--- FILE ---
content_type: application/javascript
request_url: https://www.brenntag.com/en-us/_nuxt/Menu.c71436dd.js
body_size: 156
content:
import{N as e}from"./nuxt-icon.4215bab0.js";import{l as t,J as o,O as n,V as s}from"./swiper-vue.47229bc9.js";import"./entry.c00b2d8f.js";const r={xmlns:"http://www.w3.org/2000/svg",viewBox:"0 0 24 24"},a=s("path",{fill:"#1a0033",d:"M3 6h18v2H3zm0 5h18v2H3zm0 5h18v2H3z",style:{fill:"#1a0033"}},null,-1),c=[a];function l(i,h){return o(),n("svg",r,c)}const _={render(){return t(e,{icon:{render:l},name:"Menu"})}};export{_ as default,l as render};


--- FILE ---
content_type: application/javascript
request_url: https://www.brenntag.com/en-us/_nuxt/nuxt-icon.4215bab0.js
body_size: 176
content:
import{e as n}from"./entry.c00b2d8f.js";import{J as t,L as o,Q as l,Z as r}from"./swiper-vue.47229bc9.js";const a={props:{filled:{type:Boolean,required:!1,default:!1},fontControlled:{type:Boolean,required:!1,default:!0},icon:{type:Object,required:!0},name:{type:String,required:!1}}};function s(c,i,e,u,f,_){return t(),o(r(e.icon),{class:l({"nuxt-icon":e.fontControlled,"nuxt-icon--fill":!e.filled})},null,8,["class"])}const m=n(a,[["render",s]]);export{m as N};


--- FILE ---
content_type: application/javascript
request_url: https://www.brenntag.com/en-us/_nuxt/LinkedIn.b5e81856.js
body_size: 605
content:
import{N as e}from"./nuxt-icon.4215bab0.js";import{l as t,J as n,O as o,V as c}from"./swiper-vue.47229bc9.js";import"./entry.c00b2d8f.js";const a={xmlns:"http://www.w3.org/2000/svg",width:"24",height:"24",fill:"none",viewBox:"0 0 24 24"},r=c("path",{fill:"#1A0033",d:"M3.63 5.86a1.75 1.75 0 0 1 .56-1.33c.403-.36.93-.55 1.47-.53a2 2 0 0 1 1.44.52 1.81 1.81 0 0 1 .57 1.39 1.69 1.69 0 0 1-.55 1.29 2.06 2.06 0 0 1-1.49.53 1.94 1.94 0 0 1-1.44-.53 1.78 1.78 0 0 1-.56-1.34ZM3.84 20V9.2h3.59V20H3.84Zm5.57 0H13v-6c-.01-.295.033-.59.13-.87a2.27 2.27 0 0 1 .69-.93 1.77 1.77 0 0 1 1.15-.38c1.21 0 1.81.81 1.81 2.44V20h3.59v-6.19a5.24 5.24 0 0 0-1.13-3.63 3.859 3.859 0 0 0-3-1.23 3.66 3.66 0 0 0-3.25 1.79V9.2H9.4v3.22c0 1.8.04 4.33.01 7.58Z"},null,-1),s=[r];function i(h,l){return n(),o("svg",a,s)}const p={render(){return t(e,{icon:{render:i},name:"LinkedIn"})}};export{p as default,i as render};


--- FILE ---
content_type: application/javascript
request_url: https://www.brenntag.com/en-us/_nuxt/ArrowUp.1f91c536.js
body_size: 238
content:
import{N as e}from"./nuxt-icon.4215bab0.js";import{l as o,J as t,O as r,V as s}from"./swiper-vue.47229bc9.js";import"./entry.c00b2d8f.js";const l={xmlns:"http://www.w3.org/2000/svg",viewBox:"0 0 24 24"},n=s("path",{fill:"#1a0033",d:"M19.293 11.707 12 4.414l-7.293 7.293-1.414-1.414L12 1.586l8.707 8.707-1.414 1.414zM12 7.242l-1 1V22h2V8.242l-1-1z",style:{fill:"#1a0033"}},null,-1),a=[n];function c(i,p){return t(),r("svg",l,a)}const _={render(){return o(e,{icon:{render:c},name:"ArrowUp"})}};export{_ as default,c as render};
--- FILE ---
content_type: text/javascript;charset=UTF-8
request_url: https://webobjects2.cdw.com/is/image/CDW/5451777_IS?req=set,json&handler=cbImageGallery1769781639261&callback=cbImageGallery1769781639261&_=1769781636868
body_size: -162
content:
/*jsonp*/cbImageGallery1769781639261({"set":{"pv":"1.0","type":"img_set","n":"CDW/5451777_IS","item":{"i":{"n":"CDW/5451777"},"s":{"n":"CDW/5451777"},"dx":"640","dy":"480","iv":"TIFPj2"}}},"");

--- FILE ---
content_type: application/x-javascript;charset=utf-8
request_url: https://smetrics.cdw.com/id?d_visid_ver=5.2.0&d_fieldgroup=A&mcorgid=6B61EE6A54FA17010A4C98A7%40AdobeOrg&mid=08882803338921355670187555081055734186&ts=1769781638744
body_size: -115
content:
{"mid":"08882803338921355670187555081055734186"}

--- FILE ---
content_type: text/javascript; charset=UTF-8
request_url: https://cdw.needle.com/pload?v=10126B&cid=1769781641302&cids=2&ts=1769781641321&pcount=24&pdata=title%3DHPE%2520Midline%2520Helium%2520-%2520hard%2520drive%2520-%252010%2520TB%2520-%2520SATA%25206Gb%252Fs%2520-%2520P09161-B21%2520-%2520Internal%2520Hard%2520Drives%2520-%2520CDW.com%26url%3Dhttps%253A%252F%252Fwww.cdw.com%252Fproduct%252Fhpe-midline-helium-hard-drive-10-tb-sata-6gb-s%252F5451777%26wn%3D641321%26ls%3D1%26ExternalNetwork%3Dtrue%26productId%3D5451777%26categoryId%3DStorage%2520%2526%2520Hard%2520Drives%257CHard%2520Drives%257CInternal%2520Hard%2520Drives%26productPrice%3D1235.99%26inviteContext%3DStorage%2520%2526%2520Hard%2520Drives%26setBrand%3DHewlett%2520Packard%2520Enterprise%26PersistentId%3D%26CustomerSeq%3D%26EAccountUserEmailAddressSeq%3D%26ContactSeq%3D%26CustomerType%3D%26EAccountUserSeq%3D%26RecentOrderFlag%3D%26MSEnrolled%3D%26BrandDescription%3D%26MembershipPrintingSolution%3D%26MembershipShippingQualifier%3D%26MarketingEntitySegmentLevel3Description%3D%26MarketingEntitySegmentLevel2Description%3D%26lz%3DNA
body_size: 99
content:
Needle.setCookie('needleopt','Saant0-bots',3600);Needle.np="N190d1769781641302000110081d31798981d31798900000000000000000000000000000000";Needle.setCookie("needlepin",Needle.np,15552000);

WHAT IS REQUIRED: Produce the material above again, word for word.

ANSWER AREA:
--- FILE ---
content_type: application/javascript
request_url: https://www.brenntag.com/en-us/_nuxt/Menu.c71436dd.js
body_size: 156
content:
import{N as e}from"./nuxt-icon.4215bab0.js";import{l as t,J as o,O as n,V as s}from"./swiper-vue.47229bc9.js";import"./entry.c00b2d8f.js";const r={xmlns:"http://www.w3.org/2000/svg",viewBox:"0 0 24 24"},a=s("path",{fill:"#1a0033",d:"M3 6h18v2H3zm0 5h18v2H3zm0 5h18v2H3z",style:{fill:"#1a0033"}},null,-1),c=[a];function l(i,h){return o(),n("svg",r,c)}const _={render(){return t(e,{icon:{render:l},name:"Menu"})}};export{_ as default,l as render};


--- FILE ---
content_type: application/javascript
request_url: https://www.brenntag.com/en-us/_nuxt/nuxt-icon.4215bab0.js
body_size: 176
content:
import{e as n}from"./entry.c00b2d8f.js";import{J as t,L as o,Q as l,Z as r}from"./swiper-vue.47229bc9.js";const a={props:{filled:{type:Boolean,required:!1,default:!1},fontControlled:{type:Boolean,required:!1,default:!0},icon:{type:Object,required:!0},name:{type:String,required:!1}}};function s(c,i,e,u,f,_){return t(),o(r(e.icon),{class:l({"nuxt-icon":e.fontControlled,"nuxt-icon--fill":!e.filled})},null,8,["class"])}const m=n(a,[["render",s]]);export{m as N};


--- FILE ---
content_type: application/javascript
request_url: https://www.brenntag.com/en-us/_nuxt/LinkedIn.b5e81856.js
body_size: 605
content:
import{N as e}from"./nuxt-icon.4215bab0.js";import{l as t,J as n,O as o,V as c}from"./swiper-vue.47229bc9.js";import"./entry.c00b2d8f.js";const a={xmlns:"http://www.w3.org/2000/svg",width:"24",height:"24",fill:"none",viewBox:"0 0 24 24"},r=c("path",{fill:"#1A0033",d:"M3.63 5.86a1.75 1.75 0 0 1 .56-1.33c.403-.36.93-.55 1.47-.53a2 2 0 0 1 1.44.52 1.81 1.81 0 0 1 .57 1.39 1.69 1.69 0 0 1-.55 1.29 2.06 2.06 0 0 1-1.49.53 1.94 1.94 0 0 1-1.44-.53 1.78 1.78 0 0 1-.56-1.34ZM3.84 20V9.2h3.59V20H3.84Zm5.57 0H13v-6c-.01-.295.033-.59.13-.87a2.27 2.27 0 0 1 .69-.93 1.77 1.77 0 0 1 1.15-.38c1.21 0 1.81.81 1.81 2.44V20h3.59v-6.19a5.24 5.24 0 0 0-1.13-3.63 3.859 3.859 0 0 0-3-1.23 3.66 3.66 0 0 0-3.25 1.79V9.2H9.4v3.22c0 1.8.04 4.33.01 7.58Z"},null,-1),s=[r];function i(h,l){return n(),o("svg",a,s)}const p={render(){return t(e,{icon:{render:i},name:"LinkedIn"})}};export{p as default,i as render};


--- FILE ---
content_type: application/javascript
request_url: https://www.brenntag.com/en-us/_nuxt/ArrowUp.1f91c536.js
body_size: 238
content:
import{N as e}from"./nuxt-icon.4215bab0.js";import{l as o,J as t,O as r,V as s}from"./swiper-vue.47229bc9.js";import"./entry.c00b2d8f.js";const l={xmlns:"http://www.w3.org/2000/svg",viewBox:"0 0 24 24"},n=s("path",{fill:"#1a0033",d:"M19.293 11.707 12 4.414l-7.293 7.293-1.414-1.414L12 1.586l8.707 8.707-1.414 1.414zM12 7.242l-1 1V22h2V8.242l-1-1z",style:{fill:"#1a0033"}},null,-1),a=[n];function c(i,p){return t(),r("svg",l,a)}const _={render(){return o(e,{icon:{render:c},name:"ArrowUp"})}};export{_ as default,c as render};
--- FILE ---
content_type: text/javascript;charset=UTF-8
request_url: https://webobjects2.cdw.com/is/image/CDW/5451777_IS?req=set,json&handler=cbImageGallery1769781639261&callback=cbImageGallery1769781639261&_=1769781636868
body_size: -162
content:
/*jsonp*/cbImageGallery1769781639261({"set":{"pv":"1.0","type":"img_set","n":"CDW/5451777_IS","item":{"i":{"n":"CDW/5451777"},"s":{"n":"CDW/5451777"},"dx":"640","dy":"480","iv":"TIFPj2"}}},"");

--- FILE ---
content_type: application/x-javascript;charset=utf-8
request_url: https://smetrics.cdw.com/id?d_visid_ver=5.2.0&d_fieldgroup=A&mcorgid=6B61EE6A54FA17010A4C98A7%40AdobeOrg&mid=08882803338921355670187555081055734186&ts=1769781638744
body_size: -115
content:
{"mid":"08882803338921355670187555081055734186"}

--- FILE ---
content_type: text/javascript; charset=UTF-8
request_url: https://cdw.needle.com/pload?v=10126B&cid=1769781641302&cids=2&ts=1769781641321&pcount=24&pdata=title%3DHPE%2520Midline%2520Helium%2520-%2520hard%2520drive%2520-%252010%2520TB%2520-%2520SATA%25206Gb%252Fs%2520-%2520P09161-B21%2520-%2520Internal%2520Hard%2520Drives%2520-%2520CDW.com%26url%3Dhttps%253A%252F%252Fwww.cdw.com%252Fproduct%252Fhpe-midline-helium-hard-drive-10-tb-sata-6gb-s%252F5451777%26wn%3D641321%26ls%3D1%26ExternalNetwork%3Dtrue%26productId%3D5451777%26categoryId%3DStorage%2520%2526%2520Hard%2520Drives%257CHard%2520Drives%257CInternal%2520Hard%2520Drives%26productPrice%3D1235.99%26inviteContext%3DStorage%2520%2526%2520Hard%2520Drives%26setBrand%3DHewlett%2520Packard%2520Enterprise%26PersistentId%3D%26CustomerSeq%3D%26EAccountUserEmailAddressSeq%3D%26ContactSeq%3D%26CustomerType%3D%26EAccountUserSeq%3D%26RecentOrderFlag%3D%26MSEnrolled%3D%26BrandDescription%3D%26MembershipPrintingSolution%3D%26MembershipShippingQualifier%3D%26MarketingEntitySegmentLevel3Description%3D%26MarketingEntitySegmentLevel2Description%3D%26lz%3DNA
body_size: 99
content:
Needle.setCookie('needleopt','Saant0-bots',3600);Needle.np="N190d1769781641302000110081d31798981d31798900000000000000000000000000000000";Needle.setCookie("needlepin",Needle.np,15552000);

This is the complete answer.